The crypt of Hovhannes Golod (d. 1741), located under the church, is decorated with black-and-white Kütahya and Dutch tiles. The original church, richly decorated with tiles, included French, Italian, Chinese porcelain, and Tunisian tiles. They were probably added during an 18th-century restoration.

The church was visited and described by European visitors such as Antoine Galland (1672), Joseph Pitton de Tournefort (early 1700s), and William Holden Hutton (c. 1900). The latter wrote that it "contains some fine [manuscripts] and a sacred picture of Christ, of great antiquity."

In 1879 Malachia Ormanian, the future Armenian Patriarch of Constantinople and a historian, served as a priest at the church early in his life.
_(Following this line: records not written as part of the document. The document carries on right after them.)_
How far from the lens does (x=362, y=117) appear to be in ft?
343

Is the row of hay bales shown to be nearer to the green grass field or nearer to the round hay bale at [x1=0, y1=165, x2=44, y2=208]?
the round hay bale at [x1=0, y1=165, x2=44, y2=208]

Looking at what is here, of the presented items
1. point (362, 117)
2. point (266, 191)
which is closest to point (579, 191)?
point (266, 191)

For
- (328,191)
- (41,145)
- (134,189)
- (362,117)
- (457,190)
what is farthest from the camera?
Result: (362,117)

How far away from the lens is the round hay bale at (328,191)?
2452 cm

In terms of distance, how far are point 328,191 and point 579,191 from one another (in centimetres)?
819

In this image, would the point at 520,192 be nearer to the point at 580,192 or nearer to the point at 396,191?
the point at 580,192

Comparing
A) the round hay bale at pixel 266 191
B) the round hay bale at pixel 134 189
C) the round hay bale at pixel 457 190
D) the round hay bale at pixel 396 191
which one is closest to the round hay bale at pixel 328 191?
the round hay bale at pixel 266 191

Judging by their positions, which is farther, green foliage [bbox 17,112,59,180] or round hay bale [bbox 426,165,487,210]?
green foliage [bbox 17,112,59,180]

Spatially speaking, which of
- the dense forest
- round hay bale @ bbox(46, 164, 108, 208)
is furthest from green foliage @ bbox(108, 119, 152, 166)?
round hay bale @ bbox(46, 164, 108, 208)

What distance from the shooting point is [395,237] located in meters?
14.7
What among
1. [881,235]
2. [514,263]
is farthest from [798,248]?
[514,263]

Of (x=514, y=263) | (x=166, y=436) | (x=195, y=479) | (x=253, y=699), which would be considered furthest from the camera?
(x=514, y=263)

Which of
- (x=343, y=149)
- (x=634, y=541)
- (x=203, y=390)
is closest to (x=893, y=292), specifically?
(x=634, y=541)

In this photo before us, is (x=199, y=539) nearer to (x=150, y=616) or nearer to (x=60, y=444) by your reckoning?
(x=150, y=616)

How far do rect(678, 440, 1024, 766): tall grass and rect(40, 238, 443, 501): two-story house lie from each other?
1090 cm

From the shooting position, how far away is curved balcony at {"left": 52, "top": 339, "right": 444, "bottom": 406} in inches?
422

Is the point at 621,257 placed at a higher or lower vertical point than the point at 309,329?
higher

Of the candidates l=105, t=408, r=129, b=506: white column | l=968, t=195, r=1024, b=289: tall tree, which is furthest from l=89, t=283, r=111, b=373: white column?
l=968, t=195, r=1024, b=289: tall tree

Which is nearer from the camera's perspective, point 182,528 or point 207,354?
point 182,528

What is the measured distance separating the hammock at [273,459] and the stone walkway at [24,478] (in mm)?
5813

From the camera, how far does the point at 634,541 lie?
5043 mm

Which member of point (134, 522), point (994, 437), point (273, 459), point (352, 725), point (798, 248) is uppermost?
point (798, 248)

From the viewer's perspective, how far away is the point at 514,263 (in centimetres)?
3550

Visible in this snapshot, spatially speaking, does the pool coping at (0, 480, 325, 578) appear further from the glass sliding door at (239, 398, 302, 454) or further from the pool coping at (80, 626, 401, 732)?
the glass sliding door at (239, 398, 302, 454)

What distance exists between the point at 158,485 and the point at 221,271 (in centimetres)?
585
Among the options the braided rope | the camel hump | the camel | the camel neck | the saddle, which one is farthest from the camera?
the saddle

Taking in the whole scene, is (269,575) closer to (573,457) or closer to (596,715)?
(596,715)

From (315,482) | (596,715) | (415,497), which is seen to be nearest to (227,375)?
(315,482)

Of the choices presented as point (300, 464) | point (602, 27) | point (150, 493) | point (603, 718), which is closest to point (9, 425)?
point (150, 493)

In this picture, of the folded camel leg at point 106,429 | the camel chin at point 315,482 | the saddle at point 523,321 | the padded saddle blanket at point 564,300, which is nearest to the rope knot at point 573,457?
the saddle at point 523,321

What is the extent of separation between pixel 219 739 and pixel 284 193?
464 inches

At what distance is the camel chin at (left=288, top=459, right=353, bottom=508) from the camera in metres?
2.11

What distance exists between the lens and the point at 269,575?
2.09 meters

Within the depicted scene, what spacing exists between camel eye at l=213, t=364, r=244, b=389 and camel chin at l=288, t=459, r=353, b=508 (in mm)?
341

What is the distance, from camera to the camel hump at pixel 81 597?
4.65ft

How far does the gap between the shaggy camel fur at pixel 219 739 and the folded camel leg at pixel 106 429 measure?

===Demolition and reconstruction===
The church was expropriated by the state and demolished in May 1958 to widen the street as part of large-scale reconstruction in Istanbul in the Adnan Menderes period. In 1962 architect Bedros Zobyan designed a reconstruction plan for the church. It was completed in four years due to financial difficulties. The church was reconsecrated in 1965, but the official opening ceremony took place on May 15, 1966 and was presided over by Patriarch Shenork I Kaloustian. The new church is almost half as wide as the original, measuring 11.7 by 29.25 m. Due to the limited space allocated for the church, a basement was built to house the chapel and the grave of Hovhannes Golod (below the bell tower) and a balcony for the choir.

The church underwent renovations in 2005 and 2011.